Fiscal 2022 and 2023 show the chronology of estimates. The $6.21 shows the sum of the quarterly estimates from Q3 '21 through Q2 '22, etc.

A little confusing but I think most readers will get the objective. Instead of showing just the fiscal year estimates, this attempts to ploy a forward earnings curve for the non year-end quarters, so readers can see the progression.

Summary/Conclusion

Micron has always had a bit of a cult following and the bulls can get rather nasty, but the down cycles have gotten better around the stock, and Sanjay Mehrotra has instituted some capital discipline, as much as he can anyway.

For Micron, the period from 2000 to 2010 was akin to a nuclear winter, and looking at the first chart, the decade's returns were ugly.

Investors are in the middle of the 3rd upcycle for this decade, while there were two huge upcycles during the 1990s.

The Daiwa upgrade today piqued my interest and I wanted to take the readers through the math and the capex/cash flow history of Micron to give readers some idea of what they are dealing with in terms of the stock.

Given the continued strength in semis through 2020, the pandemic and then currently, the probability is Micron breaks out above the 2000 high of $97.50.

My goal is to trade it for clients and not own it forever.
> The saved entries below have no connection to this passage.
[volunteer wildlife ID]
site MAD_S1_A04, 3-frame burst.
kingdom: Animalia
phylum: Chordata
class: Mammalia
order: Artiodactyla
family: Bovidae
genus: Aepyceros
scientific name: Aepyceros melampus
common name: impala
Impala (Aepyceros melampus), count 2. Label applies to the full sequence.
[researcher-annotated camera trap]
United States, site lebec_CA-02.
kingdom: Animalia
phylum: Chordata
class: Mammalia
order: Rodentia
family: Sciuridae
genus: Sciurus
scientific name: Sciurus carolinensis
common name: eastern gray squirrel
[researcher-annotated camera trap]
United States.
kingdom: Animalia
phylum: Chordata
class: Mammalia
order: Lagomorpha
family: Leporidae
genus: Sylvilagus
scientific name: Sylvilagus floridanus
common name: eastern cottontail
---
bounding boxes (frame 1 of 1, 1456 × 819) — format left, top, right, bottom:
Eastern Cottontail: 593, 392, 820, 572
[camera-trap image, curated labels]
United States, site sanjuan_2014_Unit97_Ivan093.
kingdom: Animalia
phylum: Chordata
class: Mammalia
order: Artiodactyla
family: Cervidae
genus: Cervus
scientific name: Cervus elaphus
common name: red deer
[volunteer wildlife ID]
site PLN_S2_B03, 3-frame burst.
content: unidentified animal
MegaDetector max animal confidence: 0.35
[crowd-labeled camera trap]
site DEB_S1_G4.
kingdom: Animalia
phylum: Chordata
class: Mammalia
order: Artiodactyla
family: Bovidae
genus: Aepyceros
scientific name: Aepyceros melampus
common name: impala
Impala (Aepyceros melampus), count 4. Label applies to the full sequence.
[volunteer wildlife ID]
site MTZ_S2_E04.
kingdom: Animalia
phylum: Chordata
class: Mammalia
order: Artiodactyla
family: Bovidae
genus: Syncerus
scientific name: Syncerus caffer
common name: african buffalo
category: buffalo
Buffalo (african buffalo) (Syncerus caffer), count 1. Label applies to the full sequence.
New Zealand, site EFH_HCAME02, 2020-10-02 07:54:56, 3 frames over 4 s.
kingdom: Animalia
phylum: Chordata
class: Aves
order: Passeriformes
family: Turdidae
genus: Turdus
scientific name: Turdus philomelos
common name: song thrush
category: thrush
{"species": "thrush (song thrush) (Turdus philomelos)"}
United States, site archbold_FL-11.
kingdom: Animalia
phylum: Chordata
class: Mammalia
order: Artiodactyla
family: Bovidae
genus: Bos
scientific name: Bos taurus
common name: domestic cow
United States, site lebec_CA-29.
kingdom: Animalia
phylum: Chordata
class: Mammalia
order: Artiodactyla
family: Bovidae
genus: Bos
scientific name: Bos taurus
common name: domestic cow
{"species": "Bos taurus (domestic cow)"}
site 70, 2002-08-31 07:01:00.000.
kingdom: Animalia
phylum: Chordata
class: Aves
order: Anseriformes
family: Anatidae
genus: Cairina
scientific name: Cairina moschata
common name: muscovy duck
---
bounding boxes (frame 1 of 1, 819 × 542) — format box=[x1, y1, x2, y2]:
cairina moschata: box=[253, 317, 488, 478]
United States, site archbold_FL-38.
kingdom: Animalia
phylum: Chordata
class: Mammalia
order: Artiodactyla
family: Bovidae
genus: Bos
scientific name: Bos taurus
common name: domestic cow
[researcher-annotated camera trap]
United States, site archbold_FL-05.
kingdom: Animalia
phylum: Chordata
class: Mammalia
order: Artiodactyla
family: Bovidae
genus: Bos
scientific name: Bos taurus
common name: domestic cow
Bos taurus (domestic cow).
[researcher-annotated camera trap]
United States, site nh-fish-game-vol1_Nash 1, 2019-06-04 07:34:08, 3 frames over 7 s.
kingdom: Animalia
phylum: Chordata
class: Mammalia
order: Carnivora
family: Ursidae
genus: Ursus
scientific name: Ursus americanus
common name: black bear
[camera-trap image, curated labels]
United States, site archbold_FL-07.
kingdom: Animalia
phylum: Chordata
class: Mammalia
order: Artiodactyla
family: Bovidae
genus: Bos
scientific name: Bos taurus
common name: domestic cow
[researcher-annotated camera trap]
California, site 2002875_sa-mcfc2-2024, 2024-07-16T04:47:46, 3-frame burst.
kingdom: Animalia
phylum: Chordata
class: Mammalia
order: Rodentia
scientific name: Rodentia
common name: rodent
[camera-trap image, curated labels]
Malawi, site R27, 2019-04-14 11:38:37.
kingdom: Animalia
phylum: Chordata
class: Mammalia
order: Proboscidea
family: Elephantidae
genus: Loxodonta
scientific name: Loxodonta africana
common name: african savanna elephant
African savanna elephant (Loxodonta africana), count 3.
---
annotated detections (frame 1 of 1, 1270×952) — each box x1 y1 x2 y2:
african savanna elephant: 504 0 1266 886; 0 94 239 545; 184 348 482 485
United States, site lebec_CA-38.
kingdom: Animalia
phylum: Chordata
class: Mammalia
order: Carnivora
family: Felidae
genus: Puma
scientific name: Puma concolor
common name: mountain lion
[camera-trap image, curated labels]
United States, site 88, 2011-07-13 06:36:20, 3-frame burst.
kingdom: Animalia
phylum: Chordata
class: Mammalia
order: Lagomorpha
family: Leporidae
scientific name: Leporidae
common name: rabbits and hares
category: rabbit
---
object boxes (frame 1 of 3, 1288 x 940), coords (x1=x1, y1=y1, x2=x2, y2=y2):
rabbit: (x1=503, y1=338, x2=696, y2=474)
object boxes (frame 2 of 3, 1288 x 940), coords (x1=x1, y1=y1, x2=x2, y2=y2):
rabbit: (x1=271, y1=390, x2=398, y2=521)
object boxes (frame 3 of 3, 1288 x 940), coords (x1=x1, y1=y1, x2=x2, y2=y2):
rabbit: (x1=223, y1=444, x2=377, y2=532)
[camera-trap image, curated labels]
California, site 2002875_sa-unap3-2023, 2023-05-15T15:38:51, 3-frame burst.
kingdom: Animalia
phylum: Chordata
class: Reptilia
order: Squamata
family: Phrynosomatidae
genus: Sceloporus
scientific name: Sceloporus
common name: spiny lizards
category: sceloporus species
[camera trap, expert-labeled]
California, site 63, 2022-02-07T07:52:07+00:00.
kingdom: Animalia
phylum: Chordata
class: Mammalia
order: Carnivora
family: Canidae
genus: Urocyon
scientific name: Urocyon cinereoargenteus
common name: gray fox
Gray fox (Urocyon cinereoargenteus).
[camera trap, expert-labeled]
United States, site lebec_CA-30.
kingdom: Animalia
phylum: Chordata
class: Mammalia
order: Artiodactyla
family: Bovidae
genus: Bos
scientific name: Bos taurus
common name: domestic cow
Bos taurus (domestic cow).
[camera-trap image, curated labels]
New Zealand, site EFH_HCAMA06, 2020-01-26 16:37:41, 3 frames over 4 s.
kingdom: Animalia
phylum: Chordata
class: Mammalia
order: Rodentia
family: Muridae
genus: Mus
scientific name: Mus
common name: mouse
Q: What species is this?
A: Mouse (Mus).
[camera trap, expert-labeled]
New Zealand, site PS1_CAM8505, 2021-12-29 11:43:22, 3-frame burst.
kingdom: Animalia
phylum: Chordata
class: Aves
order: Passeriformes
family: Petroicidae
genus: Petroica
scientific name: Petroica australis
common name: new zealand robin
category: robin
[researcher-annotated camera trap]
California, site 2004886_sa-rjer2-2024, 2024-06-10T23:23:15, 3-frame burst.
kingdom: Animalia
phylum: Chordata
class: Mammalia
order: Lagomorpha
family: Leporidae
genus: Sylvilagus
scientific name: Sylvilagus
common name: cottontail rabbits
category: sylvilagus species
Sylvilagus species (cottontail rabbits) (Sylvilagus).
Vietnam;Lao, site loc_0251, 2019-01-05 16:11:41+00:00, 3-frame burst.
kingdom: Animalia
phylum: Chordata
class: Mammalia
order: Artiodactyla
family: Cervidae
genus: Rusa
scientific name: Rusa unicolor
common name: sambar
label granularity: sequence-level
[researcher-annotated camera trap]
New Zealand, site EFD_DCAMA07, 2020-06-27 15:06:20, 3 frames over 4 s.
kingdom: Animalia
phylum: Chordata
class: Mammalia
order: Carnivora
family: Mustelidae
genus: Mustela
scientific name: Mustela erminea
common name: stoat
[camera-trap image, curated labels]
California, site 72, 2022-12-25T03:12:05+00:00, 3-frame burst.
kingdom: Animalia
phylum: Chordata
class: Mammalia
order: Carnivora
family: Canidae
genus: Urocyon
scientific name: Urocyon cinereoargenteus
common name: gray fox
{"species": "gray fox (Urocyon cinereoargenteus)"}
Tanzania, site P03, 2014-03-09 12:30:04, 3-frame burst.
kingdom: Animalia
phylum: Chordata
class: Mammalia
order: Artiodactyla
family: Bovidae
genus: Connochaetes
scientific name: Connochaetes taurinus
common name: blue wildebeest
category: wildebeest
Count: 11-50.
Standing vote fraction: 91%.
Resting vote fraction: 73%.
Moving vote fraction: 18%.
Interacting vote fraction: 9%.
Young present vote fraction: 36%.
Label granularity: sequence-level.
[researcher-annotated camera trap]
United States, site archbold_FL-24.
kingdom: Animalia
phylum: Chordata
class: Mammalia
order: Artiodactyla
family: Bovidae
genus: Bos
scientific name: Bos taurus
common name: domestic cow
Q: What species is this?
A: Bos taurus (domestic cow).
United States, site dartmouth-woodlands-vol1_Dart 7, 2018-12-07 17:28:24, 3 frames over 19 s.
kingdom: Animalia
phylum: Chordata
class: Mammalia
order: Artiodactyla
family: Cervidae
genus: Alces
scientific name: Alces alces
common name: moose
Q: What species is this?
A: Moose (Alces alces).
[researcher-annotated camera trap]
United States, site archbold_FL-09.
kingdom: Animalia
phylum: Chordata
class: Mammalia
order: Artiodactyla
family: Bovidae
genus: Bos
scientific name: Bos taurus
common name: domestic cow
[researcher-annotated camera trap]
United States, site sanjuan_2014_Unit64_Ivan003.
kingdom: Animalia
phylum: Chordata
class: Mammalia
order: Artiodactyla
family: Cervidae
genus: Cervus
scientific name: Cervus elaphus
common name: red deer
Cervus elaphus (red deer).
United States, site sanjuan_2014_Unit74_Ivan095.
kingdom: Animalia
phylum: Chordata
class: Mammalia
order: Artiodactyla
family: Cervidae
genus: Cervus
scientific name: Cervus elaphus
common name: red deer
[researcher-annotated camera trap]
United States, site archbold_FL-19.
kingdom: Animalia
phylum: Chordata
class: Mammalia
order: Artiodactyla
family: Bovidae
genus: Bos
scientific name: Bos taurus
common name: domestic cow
As good a job as Sanjay Mehrotra has done with capital discipline and cycle management, the periods where capex exceeds cash from ops are probably not going away.

Clients owned a larger position in the stock off the 2016 lows near $10 per share but the position was sold in the high $20s. The stock has always been more of a trading vehicle than a longer-term position.